Directions for this task:
Can you repeat, word for word, the part of the story about Ian's brain tumor from "Doctors say the" to "Monday through Friday."?

=== Given passage ===

When her sweet 9-year-old son suddenly became aggressive, one Cobb County mother says she knew something was wrong.
Kara Anderson says doctors told her Ian was acting out for attention, but thinking it was more than that, Anderson remained persistent.
“Angry was the best word to describe him. Just very defiant. There were several times I would have to just hold him to keep him from hurting himself,” Anderson said.
They went through several diagnoses, from ADHD to bipolar disorder, before they found the real cause of the change –- a rare brain tumor that affects around 250 children a year.
Doctors say the Grade 3 anaplastic astrocytoma was caused her son’s intense headaches, vomiting and changed disposition.
Doctors operated on Ian’s tumor in early October. He now goes to radiation Monday through Friday.
“He just lies down on the radiation table, they put a mask over him and he sings for about 5 to 10 minutes and then we're on our way. Every morning when everyone else is going off to school, he's going off to radiation,” she said.

=== Records provided ===

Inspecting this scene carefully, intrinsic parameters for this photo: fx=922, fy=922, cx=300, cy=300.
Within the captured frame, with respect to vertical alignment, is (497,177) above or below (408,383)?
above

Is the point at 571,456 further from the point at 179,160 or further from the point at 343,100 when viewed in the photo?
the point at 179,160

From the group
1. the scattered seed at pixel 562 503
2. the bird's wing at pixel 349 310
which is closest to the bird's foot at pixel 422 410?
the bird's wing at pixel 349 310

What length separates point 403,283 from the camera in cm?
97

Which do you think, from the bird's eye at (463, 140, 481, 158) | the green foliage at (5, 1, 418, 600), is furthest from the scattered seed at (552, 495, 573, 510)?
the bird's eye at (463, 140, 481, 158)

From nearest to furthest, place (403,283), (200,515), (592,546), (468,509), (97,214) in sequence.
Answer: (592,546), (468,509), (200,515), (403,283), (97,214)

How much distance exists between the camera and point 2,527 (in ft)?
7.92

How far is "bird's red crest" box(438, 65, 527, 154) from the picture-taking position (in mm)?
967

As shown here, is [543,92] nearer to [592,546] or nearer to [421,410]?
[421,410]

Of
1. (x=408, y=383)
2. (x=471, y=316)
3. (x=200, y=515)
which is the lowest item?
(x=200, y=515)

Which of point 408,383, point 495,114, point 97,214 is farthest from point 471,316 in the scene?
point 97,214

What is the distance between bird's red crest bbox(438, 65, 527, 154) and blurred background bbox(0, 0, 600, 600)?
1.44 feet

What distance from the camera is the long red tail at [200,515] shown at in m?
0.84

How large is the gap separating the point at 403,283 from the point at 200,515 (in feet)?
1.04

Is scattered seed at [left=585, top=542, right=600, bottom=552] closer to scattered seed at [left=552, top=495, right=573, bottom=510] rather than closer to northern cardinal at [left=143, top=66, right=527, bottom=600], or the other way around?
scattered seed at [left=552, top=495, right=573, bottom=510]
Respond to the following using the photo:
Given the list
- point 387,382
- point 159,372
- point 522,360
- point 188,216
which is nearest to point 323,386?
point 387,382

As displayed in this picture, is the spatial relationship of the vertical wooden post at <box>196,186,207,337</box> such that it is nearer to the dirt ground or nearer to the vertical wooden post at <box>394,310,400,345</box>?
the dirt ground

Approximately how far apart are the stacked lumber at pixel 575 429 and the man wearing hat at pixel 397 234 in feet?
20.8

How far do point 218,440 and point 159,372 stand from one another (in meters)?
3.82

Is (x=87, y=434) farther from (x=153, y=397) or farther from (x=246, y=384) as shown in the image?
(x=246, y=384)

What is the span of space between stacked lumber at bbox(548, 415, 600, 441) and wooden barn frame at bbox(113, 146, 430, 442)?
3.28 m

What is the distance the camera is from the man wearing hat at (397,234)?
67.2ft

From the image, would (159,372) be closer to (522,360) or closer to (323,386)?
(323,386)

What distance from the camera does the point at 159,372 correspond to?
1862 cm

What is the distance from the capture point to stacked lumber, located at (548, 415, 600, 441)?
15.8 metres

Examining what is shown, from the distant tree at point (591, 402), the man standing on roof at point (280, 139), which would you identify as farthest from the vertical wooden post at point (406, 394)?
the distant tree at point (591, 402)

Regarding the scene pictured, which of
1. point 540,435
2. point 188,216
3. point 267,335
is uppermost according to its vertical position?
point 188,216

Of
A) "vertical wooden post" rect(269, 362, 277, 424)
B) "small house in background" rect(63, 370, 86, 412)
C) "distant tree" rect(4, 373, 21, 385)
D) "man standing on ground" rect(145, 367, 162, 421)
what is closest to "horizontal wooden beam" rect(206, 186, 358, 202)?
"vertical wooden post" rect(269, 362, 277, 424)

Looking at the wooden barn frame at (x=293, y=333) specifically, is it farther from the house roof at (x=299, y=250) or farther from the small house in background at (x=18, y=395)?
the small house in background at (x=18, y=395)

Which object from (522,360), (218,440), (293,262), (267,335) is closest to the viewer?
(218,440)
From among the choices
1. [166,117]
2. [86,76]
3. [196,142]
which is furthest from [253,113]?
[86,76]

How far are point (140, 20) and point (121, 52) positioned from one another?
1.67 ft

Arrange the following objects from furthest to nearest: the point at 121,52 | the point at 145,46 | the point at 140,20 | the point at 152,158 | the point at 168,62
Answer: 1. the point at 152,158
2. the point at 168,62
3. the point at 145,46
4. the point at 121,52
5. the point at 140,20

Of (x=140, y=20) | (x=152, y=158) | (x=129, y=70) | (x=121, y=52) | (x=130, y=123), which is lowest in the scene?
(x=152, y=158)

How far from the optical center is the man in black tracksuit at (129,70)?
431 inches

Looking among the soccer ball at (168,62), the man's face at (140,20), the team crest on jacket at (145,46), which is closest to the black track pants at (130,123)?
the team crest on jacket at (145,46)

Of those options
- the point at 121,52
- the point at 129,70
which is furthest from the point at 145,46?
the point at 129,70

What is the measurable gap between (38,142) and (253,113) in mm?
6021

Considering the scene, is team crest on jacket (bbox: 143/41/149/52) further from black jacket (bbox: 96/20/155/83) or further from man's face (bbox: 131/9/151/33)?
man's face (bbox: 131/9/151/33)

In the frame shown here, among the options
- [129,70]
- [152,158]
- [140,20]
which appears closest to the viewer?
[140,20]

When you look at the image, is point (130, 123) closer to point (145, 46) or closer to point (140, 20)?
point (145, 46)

===

Result:
Doctors say the Grade 3 anaplastic astrocytoma was caused her son’s intense headaches, vomiting and changed disposition.
Doctors operated on Ian’s tumor in early October. He now goes to radiation Monday through Friday.